→ **Reading text**:
Aboriginal Photo Project

Wonu Veys travelled to Australia as part of an international collaborative project entitled Globalization, Photography, and Race: The Circulation and Return of Aboriginal Photographs in Europe. She has worked extensively with the photographic collections found within the Musée du quai Branly, but more specifically with pictures from the Museum of Ethnology. 

The following is a blog account of Wonu’s travels that have been translated from Dutch to English.

University of Western Australia

University of Western Australia

University of Western Australia (Monday, February 10th, 2014)

Perth, on the campus of the University of Western Australia starting my research trip.

Professor Jane Lydon and Wonu Veys

Professor Jane Lydon and Wonu Veys

The University was founded by John Winthrop Hackett in 1911 as the first “free university” of the British Commonwealth who wanted to offer equal opportunities to all social classes. It is high summer in Perth, and the temperature runs constantly around 30°C and by early afternoon a fresh sea breeze is blowing.

Although the campus caters to thousands of students, the grounds are also inhabited by a large population of galah’s (an Australian cockatoo) – they look like parrots but are grey with a pink breasts – and peacocks including a large number of male peacocks with their long, feathery tails. The peacocks will greet you at your office window every now and then!

Together with Professor Jane Lydon, the project leader of the Australian Research Council study, we prepared for my trip from Perth to Canberra and eventually onto Arnhem Land. My month will be mostly dedicated to finding additional research on  a group of photos that were taken in Western Australia at the end of the nineteenth century, and then to research and share a collection of 470 photographs that were taken fifty years ago by the Dutch anthropologist Alex van der Leeden in Numbulwar, a settlement in Arnhem Land.

→ **Data records**:
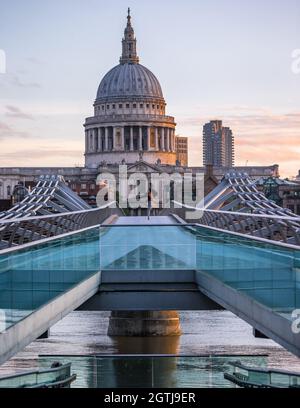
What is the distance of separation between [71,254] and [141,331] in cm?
2358

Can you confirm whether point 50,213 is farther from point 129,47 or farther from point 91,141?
point 129,47

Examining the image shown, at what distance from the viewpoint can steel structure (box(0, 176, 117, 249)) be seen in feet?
63.7

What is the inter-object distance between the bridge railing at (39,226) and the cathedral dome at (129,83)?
86747mm

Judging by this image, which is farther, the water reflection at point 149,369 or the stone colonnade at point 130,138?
the stone colonnade at point 130,138

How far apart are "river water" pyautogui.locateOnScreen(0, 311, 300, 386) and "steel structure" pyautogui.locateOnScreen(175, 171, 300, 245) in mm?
3200

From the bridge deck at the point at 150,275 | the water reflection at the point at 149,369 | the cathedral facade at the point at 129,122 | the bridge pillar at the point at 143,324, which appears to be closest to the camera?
the water reflection at the point at 149,369

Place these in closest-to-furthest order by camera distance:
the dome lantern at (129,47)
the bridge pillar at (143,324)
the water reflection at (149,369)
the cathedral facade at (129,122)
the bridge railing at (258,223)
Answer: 1. the water reflection at (149,369)
2. the bridge railing at (258,223)
3. the bridge pillar at (143,324)
4. the cathedral facade at (129,122)
5. the dome lantern at (129,47)

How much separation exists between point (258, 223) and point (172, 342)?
1238 cm

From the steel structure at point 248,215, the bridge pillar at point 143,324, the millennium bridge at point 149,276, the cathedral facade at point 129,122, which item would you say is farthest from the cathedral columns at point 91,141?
the millennium bridge at point 149,276

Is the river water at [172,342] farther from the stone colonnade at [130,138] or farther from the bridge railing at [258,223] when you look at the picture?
the stone colonnade at [130,138]

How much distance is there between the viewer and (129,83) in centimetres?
12319

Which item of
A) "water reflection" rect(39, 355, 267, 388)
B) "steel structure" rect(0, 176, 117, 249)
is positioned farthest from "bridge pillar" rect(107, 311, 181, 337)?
"water reflection" rect(39, 355, 267, 388)

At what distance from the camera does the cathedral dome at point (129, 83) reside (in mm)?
122688
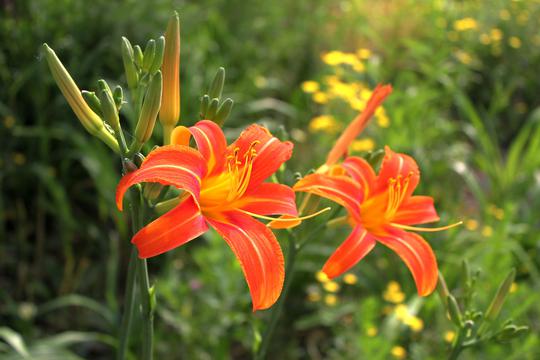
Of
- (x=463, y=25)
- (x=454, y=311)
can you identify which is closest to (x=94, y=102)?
(x=454, y=311)

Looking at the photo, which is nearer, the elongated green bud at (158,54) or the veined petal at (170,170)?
the veined petal at (170,170)

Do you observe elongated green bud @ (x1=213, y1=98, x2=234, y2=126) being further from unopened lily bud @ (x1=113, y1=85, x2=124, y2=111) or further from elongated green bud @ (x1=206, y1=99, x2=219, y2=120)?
unopened lily bud @ (x1=113, y1=85, x2=124, y2=111)

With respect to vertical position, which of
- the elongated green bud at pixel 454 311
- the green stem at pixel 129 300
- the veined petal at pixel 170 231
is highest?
the veined petal at pixel 170 231

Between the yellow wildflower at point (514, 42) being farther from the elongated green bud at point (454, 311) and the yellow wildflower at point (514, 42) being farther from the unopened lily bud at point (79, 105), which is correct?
the unopened lily bud at point (79, 105)

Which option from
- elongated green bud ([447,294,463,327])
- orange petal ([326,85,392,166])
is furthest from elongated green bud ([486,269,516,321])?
orange petal ([326,85,392,166])

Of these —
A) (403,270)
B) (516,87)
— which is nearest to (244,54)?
(403,270)

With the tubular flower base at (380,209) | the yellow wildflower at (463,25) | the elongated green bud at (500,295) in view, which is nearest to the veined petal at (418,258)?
the tubular flower base at (380,209)

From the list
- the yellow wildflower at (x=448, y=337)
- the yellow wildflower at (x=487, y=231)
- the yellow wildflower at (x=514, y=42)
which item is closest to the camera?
the yellow wildflower at (x=448, y=337)

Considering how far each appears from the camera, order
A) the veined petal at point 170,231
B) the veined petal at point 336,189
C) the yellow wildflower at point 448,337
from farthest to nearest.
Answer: the yellow wildflower at point 448,337 → the veined petal at point 336,189 → the veined petal at point 170,231

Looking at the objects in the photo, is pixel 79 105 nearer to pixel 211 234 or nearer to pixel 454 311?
pixel 454 311
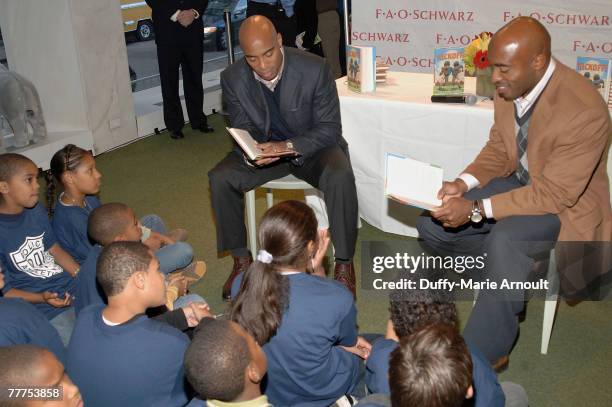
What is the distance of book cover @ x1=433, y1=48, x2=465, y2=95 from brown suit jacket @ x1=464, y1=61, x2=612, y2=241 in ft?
2.07

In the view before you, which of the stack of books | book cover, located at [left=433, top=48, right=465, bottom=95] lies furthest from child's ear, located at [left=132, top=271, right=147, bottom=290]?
the stack of books

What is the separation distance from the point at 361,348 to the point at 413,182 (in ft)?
2.42

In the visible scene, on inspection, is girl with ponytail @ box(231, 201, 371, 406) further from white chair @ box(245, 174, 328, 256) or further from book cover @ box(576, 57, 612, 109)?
book cover @ box(576, 57, 612, 109)

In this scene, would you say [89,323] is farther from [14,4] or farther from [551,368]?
[14,4]

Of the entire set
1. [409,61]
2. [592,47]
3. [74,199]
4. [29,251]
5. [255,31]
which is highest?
[255,31]

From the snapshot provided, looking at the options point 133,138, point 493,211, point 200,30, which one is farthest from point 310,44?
point 493,211

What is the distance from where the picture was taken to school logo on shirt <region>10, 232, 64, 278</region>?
254 centimetres

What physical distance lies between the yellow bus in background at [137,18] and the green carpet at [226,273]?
3.80 ft

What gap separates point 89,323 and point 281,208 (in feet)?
2.15

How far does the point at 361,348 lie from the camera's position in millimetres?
2205

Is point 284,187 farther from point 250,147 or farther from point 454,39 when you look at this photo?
point 454,39

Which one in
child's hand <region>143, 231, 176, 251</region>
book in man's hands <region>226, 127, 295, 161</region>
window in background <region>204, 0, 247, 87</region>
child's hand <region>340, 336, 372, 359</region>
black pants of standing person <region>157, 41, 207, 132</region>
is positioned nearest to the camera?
child's hand <region>340, 336, 372, 359</region>

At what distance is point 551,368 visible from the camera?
259cm

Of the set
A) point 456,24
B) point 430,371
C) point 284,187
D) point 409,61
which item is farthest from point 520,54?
point 409,61
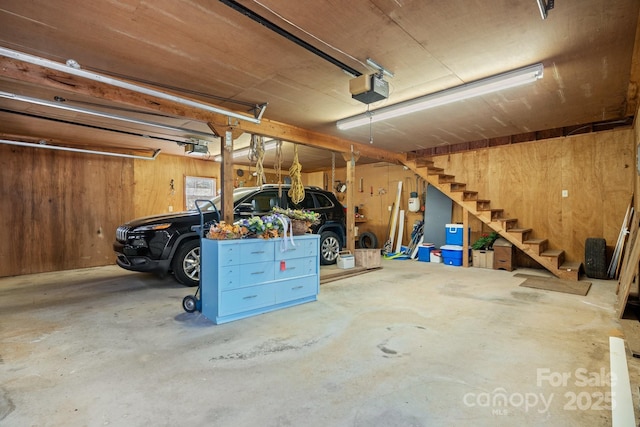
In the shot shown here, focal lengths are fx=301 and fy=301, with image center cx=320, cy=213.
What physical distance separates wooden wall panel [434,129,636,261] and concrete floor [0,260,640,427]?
197 cm

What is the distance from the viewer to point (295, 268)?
3.71 meters

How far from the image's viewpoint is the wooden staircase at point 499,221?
16.6 ft

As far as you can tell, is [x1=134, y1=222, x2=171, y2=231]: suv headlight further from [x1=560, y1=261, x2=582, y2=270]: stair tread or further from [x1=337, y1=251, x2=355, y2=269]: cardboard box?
[x1=560, y1=261, x2=582, y2=270]: stair tread

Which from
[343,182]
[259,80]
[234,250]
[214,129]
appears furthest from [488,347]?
[343,182]

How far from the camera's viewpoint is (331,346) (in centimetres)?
253

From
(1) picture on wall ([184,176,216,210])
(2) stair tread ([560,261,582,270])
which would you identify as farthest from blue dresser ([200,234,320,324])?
(1) picture on wall ([184,176,216,210])

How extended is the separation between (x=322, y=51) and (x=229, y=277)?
2393mm

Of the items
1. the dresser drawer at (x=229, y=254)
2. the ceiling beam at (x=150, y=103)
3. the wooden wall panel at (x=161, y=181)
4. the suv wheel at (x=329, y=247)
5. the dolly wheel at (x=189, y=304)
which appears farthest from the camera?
the wooden wall panel at (x=161, y=181)

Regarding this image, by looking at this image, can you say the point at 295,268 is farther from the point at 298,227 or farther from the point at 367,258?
the point at 367,258

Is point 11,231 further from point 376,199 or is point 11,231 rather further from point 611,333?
point 611,333

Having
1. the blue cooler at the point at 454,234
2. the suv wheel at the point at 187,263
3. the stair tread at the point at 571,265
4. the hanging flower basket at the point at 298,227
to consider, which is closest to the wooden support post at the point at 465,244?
the blue cooler at the point at 454,234

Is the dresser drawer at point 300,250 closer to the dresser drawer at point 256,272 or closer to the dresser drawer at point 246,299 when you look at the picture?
the dresser drawer at point 256,272

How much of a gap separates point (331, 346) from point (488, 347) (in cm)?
130

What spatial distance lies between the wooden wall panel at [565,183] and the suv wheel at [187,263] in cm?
599
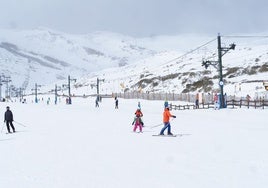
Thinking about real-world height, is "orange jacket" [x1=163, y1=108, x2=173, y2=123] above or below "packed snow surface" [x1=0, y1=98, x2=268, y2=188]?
above

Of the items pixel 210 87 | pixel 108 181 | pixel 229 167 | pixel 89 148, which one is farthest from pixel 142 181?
pixel 210 87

→ **Stated task 1**: For the blog account of the Aboriginal photo project, mark each statement yes or no and quote the words that decide it: (a) The University of Western Australia was founded in 1911. (b) The temperature in Perth runs constantly around 20°C. (c) Alex van der Leeden took the 470 photographs in Canberra.
→ **Stated task 2**: Write the next part of the blog account of the Aboriginal photo project, picking up after its last sentence.

→ **Final result 1**:
(a) Yes: "The University was founded by John Winthrop Hackett in 1911"
(b) No: "the temperature runs constantly around 30°C"
(c) No: "taken fifty years ago by the Dutch anthropologist Alex van der Leeden in Numbulwar, a settlement in Arnhem Land"

→ **Final result 2**:
 

Rottnest Island – Wadjemup from prison to holiday Island (Tuesday, February 11, 2014)

Quokka at Rottnest Island, Western Australia

Quokka at Rottnest Island, Western Australia

Rottnest Island got its name from the Dutch navigator Willem de Vlamingh because he thought that the many nests of the marsupials, known quokkas (Setonix brachyurus), which he found in 1696 on the island, were rats. So, “Rottenest” eventually became “Rottnest”.

The aboriginal name Wadjemup is almost never used, although the site is closely linked to the recent colonial Aboriginal history. Around 6,500 years ago, people lived on the island before it was closed off from the mainland by the rising sea levels.

The Island still plays an important role for the Noongar Aboriginal communities as a place where spirits dwell. A painful chapter came in 1838 when the first 10 Aboriginal men were sent as prisoners to the island. In 1931, the prison closed its doors. Sadly during that period 369 Aboriginal men, mostly leaders and bearers of cultural knowledge lost their lives. Nowadays hundreds of tourists visit the island daily, enjoying the beautiful scenery and accommodations for holidaymakers.

Although the Noongar Cirlcle of Elders and the Rottnest Island Deaths Group Aboriginal Corporation continue to make sure that the public is educated on the Aboriginal history of Rottnest and that tourists are well aware of sacred places within the landscape.

Wadjemup, Rottnest Island

Wadjemup, Rottnest Island

The Berndt Museum of Anthropology (Wednesday, February 12th, 2014)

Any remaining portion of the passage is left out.